The Renewable Northwest Project estimates that the region could acquire 420 average megawatts over ten years at a net cost of approximately $10-14 million per year over the financial life of the plants assuming 30 average megawatt projects. An additional 50 average megawatts of small scale distributed renewable energy technologies, such as solar water heaters, micro-wind turbines and photovoltaic systems for remote locations can be cost-effectively developed.

The soonest the dams can be bypassed with the speediest imaginable decision, funding and implementation process is five years. Five years is plenty of time in which to develop the resources to meet the need to replace the power from the dams. The draft Biological Opinion gives the region even more time to prepare for power replacement. And right now the region is embarked on intensive resource development to meet an immediate power deficit. The conservation resource is being developed by utilities like Seattle City Light, by the Bonneville Power Administration through its Conservation and Renewables Rate Discount and its Conservation Augmentation acquisition program and through new requirements in the Montana and Oregon utility restructuring statutes for investment in energy conservation and renewable energy. As noted above wind and geothermal power is being developed at a quickening pace.

At the same time the region is getting ready to develop major new gas fired generation. In the four states almost 10,000 megawatts of gas combustion turbines have been sited or proposed. In Idaho, 500 MW have been sited or proposed, and 270 MW from the Rathdrum project are expected to come on line within one year.

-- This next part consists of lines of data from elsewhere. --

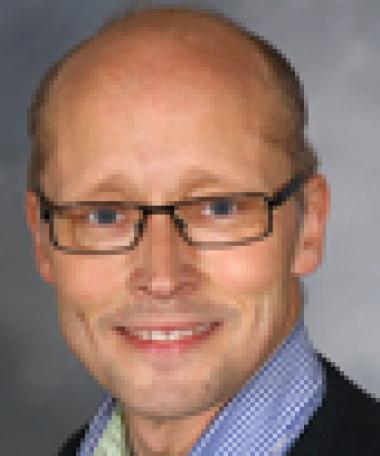 Anders Falk ny specialist i oral protetik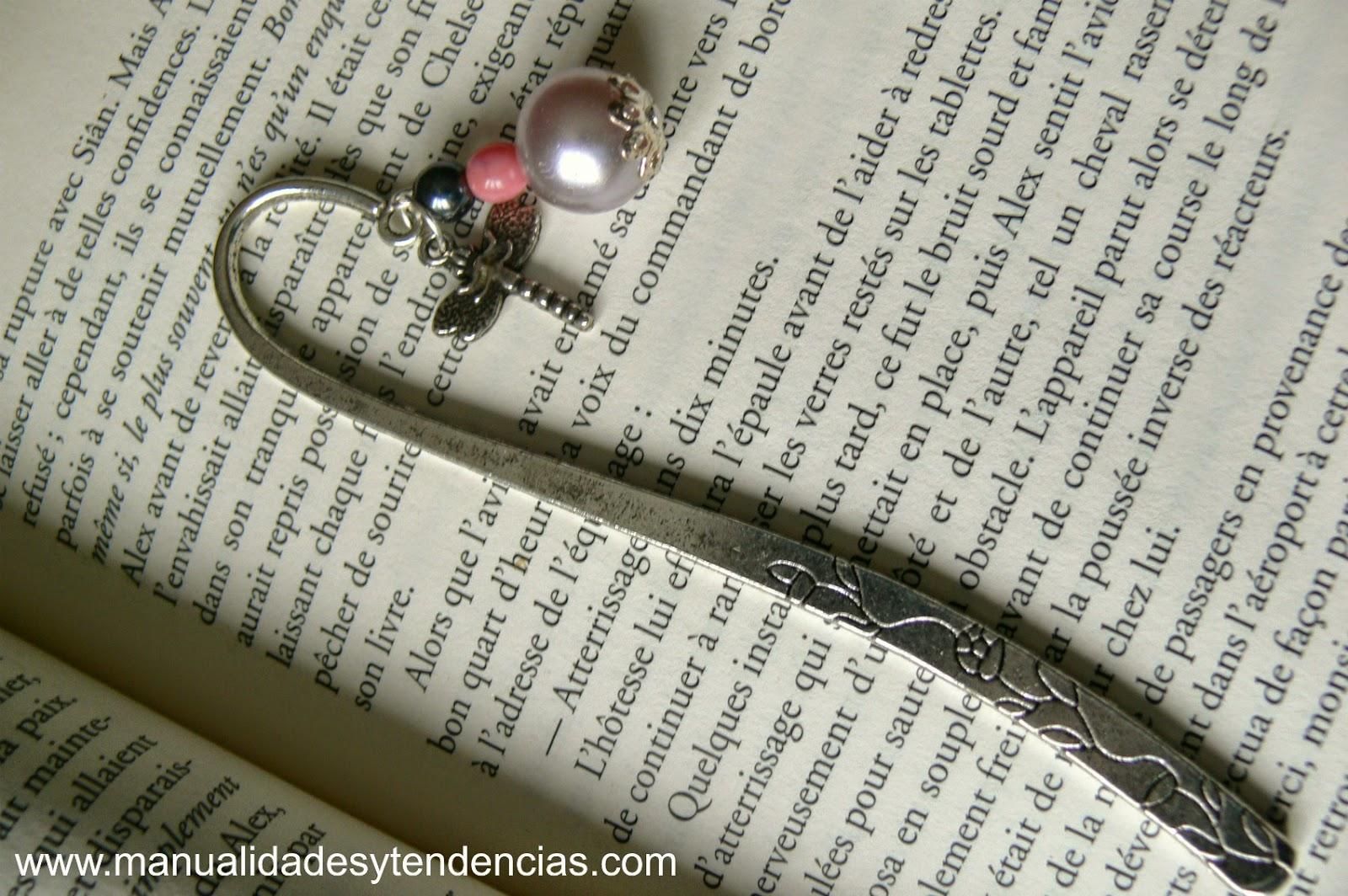 Marcapáginas metálico vintage / Bookmark
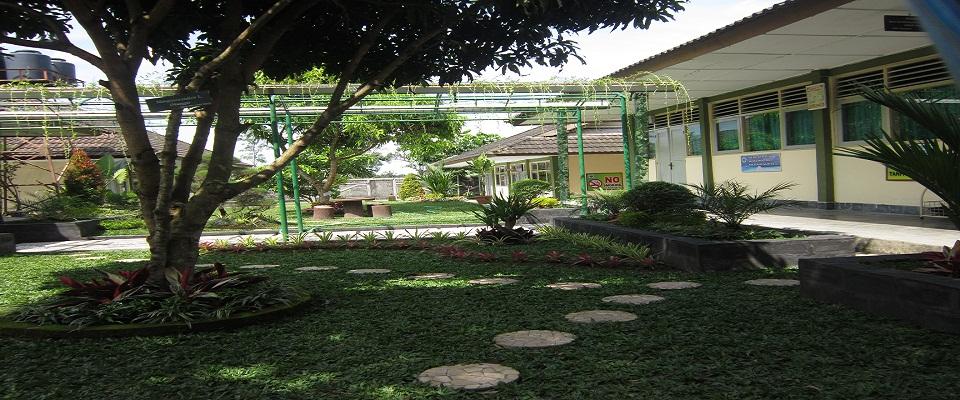 Kunjungan Studi Tiru Sekolah Adiwiyata  Dari SMK N 2 Godean Dan MAN 4 Sleman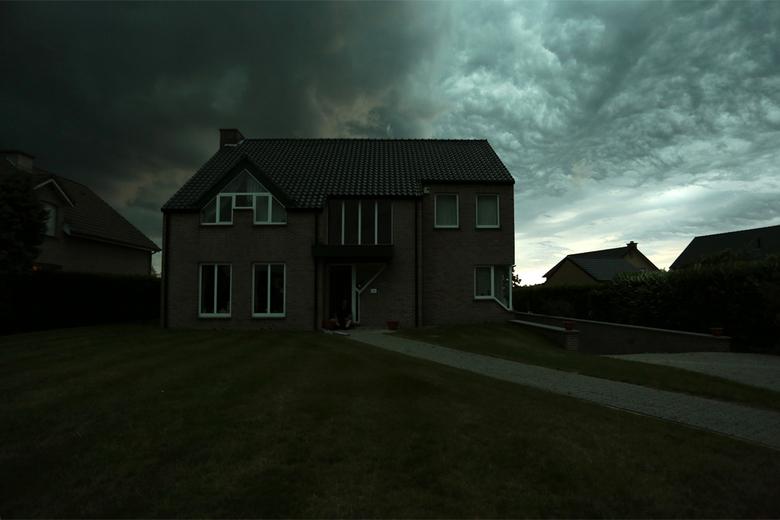 Nood weer code rood - Nog nooit heb ik zulke angstaanjagende wolken gezien dit waren de voortekenen van het noodweer dat er aan zat te komen.<br />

In Oregon, more than 1,800 megawatts are sited or proposed, and 1,300 of those are expected to come on line within three years. Montana has a proposal for a 500 megawatt plant in Butte. Washington has over 7,000 megawatts sited or proposed with between 1600 and 2800 likely to be built in the next five to ten years. Indeed, some state agency energy experts are wondering if Washington's position on the transmission and pipeline grids combined with its less stringent siting and emissions regulations may be setting it up to become an energy farm for California and the Southwest.

The NW Energy Coalition will be working to ensure that cost-effective conservation and renewables are first on regional energy resource priority lists. The Coalition will also push for strong emissions regulation and for full mitigation of carbon dioxide and other green house gases from the new natural gas plants. We hope this mitigation and the continuing good news in the development of wind, geothermal, solar, fuel cells and other clean renewable resources will make the region's dependence on natural gas as short and clean as possible. None-the-less, we definitely expect significant increases in gas generation in the near term.

The intense investment in gas, wind and geothermal plants and in conservation is most likely to produce at least a sufficiency of power to replace the contribution of the four Lower Snake dams. I have been working in electricity in the Northwest for over 20 years, and my educated guess is that the region will be in a power surplus in five years and the issue of power replacement will not be important in the implementation of dam bypass.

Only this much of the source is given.